Un hommage national a été rendu ce jeudi à Montauban au Casque bleu Florian Montorio, tué samedi à l'âge de 40 ans dans une embuscade au Liban. Engagé dans le cadre de la Force intérimaire des Nations unies au Liban (Finul), il appartenait au 17e régiment du génie parachutiste (RGP) de Montauban, dont la mission est d'être parachuté sur le théâtre d'opérations pour faciliter l'avancée d'autres troupes au sol.
Une cérémonie présidée par la ministre des Armées
La cérémonie était présidée par la ministre des Armées, Catherine Vautrin, et le chef d'état-major de l'armée de Terre, le général Pierre Schill, en présence de Caroline de Monaco, marraine du régiment, sur la vaste place d'armes de la caserne Doumerc du 17e RGP.

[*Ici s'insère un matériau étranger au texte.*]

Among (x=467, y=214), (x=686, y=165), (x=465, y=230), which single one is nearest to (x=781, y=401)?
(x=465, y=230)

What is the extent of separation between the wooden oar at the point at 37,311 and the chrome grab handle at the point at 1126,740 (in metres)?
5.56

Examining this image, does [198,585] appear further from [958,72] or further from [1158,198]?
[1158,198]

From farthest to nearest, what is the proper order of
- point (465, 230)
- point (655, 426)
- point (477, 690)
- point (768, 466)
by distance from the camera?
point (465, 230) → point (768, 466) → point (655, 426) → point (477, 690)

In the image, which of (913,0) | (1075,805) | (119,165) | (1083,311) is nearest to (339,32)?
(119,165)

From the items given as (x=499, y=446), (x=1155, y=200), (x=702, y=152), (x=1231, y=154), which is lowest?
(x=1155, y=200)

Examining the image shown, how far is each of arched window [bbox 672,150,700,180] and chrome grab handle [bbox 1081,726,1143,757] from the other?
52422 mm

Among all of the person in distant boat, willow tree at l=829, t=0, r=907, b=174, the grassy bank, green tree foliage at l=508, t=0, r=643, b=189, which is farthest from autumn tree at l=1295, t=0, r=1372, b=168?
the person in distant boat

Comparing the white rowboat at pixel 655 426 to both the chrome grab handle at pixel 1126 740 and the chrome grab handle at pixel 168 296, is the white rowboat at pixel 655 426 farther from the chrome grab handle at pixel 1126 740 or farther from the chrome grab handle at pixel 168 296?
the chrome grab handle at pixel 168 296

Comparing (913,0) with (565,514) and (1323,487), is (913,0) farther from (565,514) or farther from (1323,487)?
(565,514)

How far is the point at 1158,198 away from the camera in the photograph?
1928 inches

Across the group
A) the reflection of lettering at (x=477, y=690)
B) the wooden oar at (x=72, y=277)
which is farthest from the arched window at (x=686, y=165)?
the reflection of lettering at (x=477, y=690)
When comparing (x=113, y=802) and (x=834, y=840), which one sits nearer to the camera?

Chevalier de la Légion d'honneur à titre posthume
Florian Montorio, 10e soldat de cette unité mort en opération ces vingt dernières années, a été promu adjudant à titre posthume, fait chevalier de la Légion d'honneur et décoré de la croix de la valeur militaire avec palme de bronze. « Partout où Florian Montorio a servi, partout il s'est distingué », a déclaré la ministre.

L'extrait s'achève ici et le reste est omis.